Dejan Savićević (1992-1998)
After retiring from football, Savicevic coached his national team for two years. Not content with just coaching, though, he became the president of the Montenegrin Football Association, where he has served for ten years. Of his choice to return home versus perhaps pursuing a post-football career in Italy, he explained that his obscenity-laced tirades were more well-received where people actually understood what he was saying. His hobbies include cursing, cursing at people, and cursing at random people on the street for no apparent reason.

Robinho (2010-2014)
One of Pelé’s heirs, as dubbed such by the legend when Robinho was merely 15 years old, Robinho instead chose a career in the sciences, being one of the first footballers to moonlight for NASA, launching balls into space for the organization in every Milan appearance. But as fans’ commitment to science waned in favor of “winning,” Robinho spent two years shopping for a Brazilian club who would pay for his kids’ college tuition, homes, and startup businesses. Once he dropped the last stipulation, Santos took him on loan this summer. NASA has relocated its satellites accordingly.

What you will do
Edit the football text starting with "Robinho (2010-2014)" and going on through "its satellites accordingly.", swapping "Santos" for "Flamengo". The items come from a separate source.

Listed records
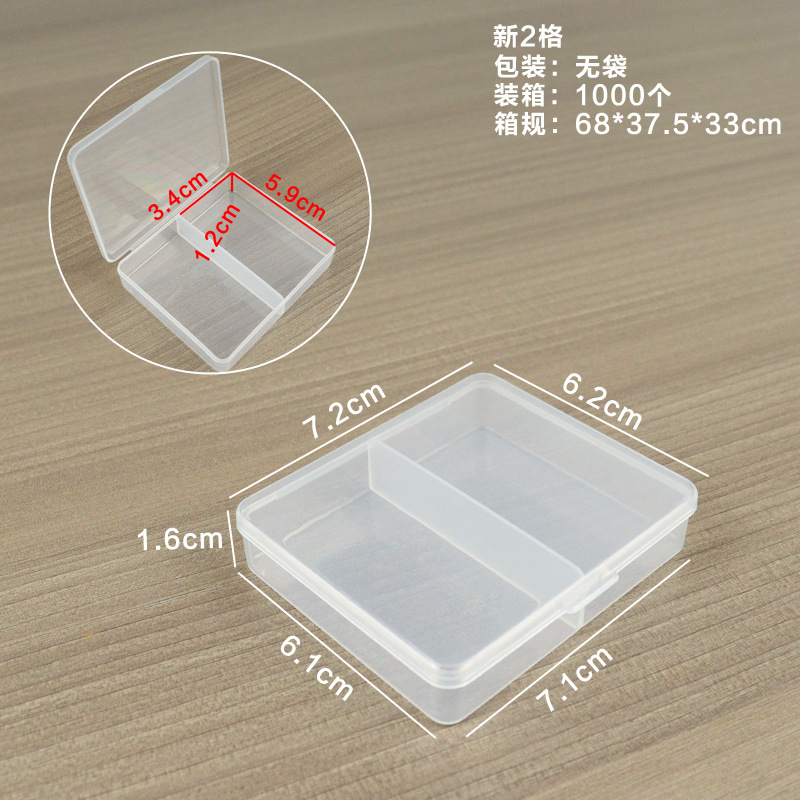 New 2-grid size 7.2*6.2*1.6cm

---

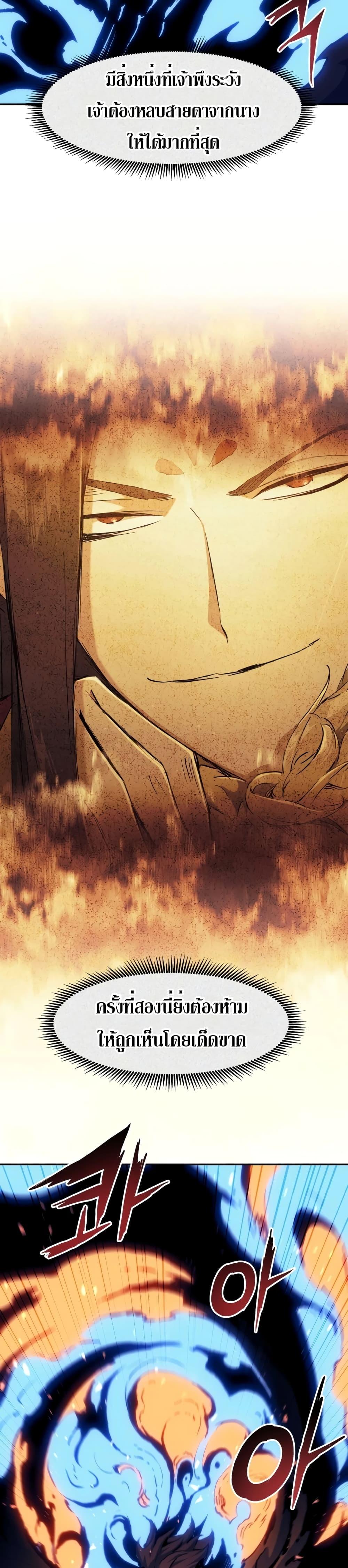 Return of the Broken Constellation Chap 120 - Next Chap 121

==

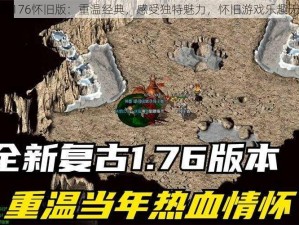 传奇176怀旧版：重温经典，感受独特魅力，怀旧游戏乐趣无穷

Task output
Robinho (2010-2014)
One of Pelé’s heirs, as dubbed such by the legend when Robinho was merely 15 years old, Robinho instead chose a career in the sciences, being one of the first footballers to moonlight for NASA, launching balls into space for the organization in every Milan appearance. But as fans’ commitment to science waned in favor of “winning,” Robinho spent two years shopping for a Brazilian club who would pay for his kids’ college tuition, homes, and startup businesses. Once he dropped the last stipulation, Flamengo took him on loan this summer. NASA has relocated its satellites accordingly.